Conclusions: This trial suggests that regular use of Axia in addition to SOC is associated with improvements in spinal mobility and spinal extensor muscle strength. These functional improvements were accompanied by reductions in disease activity, insomnia severity, and axSpA-related sexual dysfunction. No safety concerns were identified.
Improvement of BASMI, BASDAI, and isometric strength of the spinal extension muscles by Axia
Mean BASMI and BASDAI and the median of isometric muscle strength did not change between baseline and week 12 (1A-C left side). Between week 12 and week 24 significant improvements were seen in all three outcome measures. The corresponding deltas were significantly higher in phase II (intervention with Axia) compared to phase I (SOC) (A-C right side).

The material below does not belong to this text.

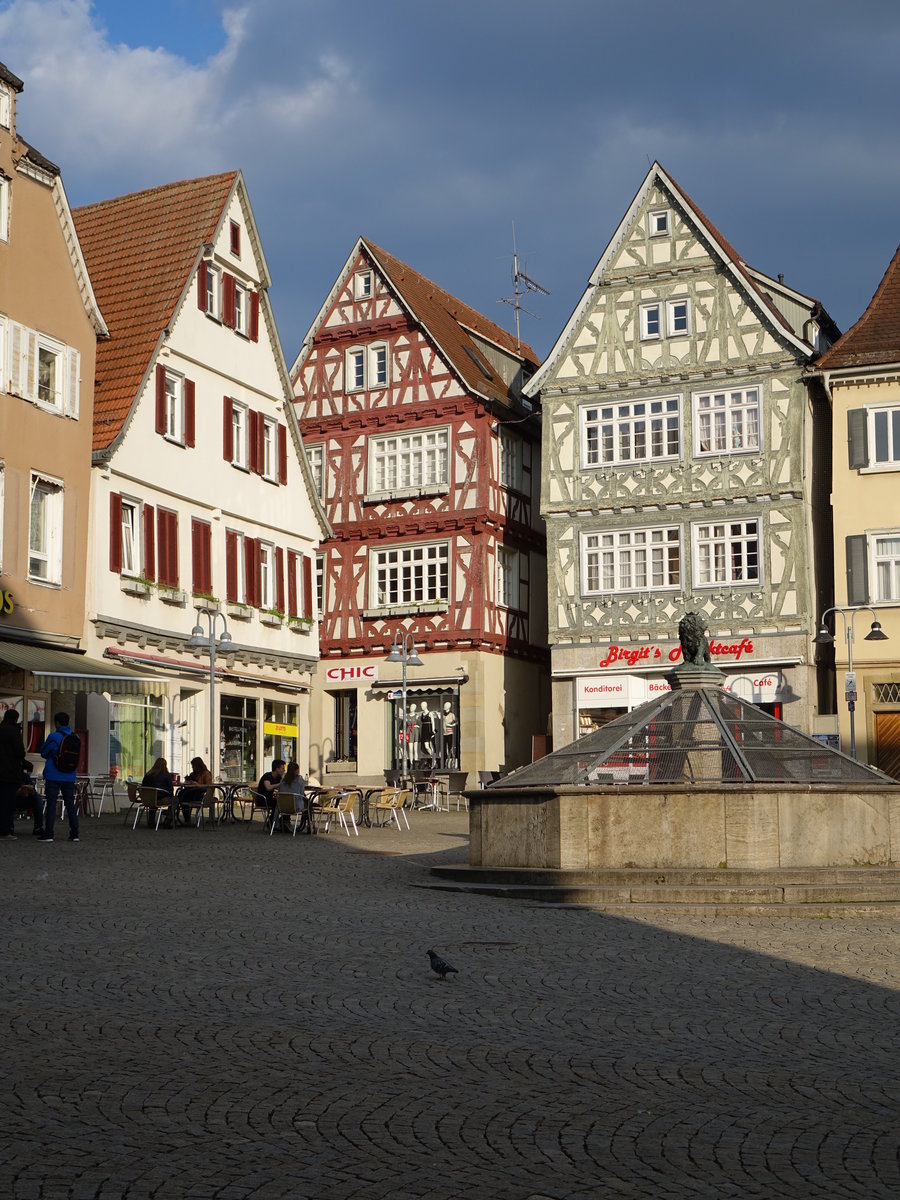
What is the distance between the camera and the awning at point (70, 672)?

The Data is shown as means with standard deviations (A-B) and median with minimum and maximum (C). Differences are shown on the right side. For analysis of differences, one-way ANOVA was used in case of normal distribution (A-B left side). When values were not normally distributed, Kruskal-Wallis test was applied to compare medians (C). For 1A-C on the right side, a two-sided t-test or Wilcoxon signed rank test was used; *: p<0.05; **: p<0.01; ***: p<0.001.
BASDAI, Bath Ankylosing Spondylitis Disease Activity Index; BASMI, Bath Ankylosing Spondylitis Metrology Index; SOC, standard of care.

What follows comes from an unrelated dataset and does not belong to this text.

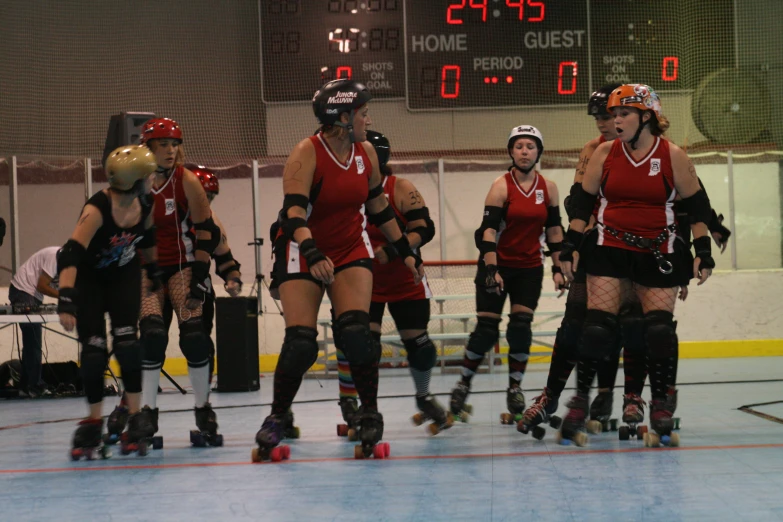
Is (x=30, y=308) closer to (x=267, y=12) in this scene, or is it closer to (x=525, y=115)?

Improvement of Insomnia and Impairment of sexual function during intervention phase
2A-B) Mean ISI (A) and Qualisex (B) were significantly higher at baseline and week 12 compared to week 24 after intervention by Axia. The Data is shown as means with standard deviation. An one-way ANOVA was used to test for statistical differences; **: p<0.01; ***: p<0.001.

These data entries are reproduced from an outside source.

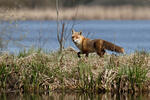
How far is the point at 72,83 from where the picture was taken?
398 inches

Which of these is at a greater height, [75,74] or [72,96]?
[75,74]

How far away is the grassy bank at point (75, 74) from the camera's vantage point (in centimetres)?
986

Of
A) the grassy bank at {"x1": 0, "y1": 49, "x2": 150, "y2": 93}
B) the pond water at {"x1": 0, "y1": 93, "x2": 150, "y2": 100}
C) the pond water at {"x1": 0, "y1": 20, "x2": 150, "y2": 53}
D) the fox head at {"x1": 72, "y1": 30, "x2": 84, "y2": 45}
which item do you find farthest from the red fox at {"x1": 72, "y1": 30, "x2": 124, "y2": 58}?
the pond water at {"x1": 0, "y1": 93, "x2": 150, "y2": 100}

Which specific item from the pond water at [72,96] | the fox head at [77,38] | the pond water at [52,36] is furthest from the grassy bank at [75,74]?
the fox head at [77,38]

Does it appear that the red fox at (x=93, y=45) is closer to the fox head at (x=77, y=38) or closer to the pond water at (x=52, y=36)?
the fox head at (x=77, y=38)

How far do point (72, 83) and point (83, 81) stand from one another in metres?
0.30

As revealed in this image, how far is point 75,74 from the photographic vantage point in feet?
33.5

ISI, Insomnia Severity Index; SOC, standard of care.
2C) shows the study design.
REFERENCES: [1] Strunz PP et al. LB0002 The novel digital therapeutic AXIA improves disease activity, functionality, and quality of life in axial spondyloarthritis patients: results from a randomized controlled crossover trial (Bechterew-App trial) (abstract). Ann Rheum Dis 84(Suppl 1):LB2.
Acknowledgments: NIL.
Disclosure of Interests: Patrick-Pascal Strunz Research funding from Novartis, Abbvie, and Chugai., Amelie Wüst: None declared, Patricia Possler: None declared, Maxime le Maire Shareholder of Applimeda, CEO of Applimeda, Tobias Heusinger Shareholder of Applimeda, Chief regulatory and medical officer of Applimeda, Anna Fleischer: None declared, Karsten Sebastian Luetkens: None declared, Michael Gernert: None declared, Hannah Labinsky: None declared, Ottar Gadeholt: None declared, Robert Leppich Shareholder of Applimeda, Chief technology officer of Applimeda, Astrid Schmieder: None declared, Ludwig Hammel: None declared, Billy Sperlich: None declared, Hermann Einsele: None declared, Matthias Fröhlich: None declared, Marc Schmalzing: None declared.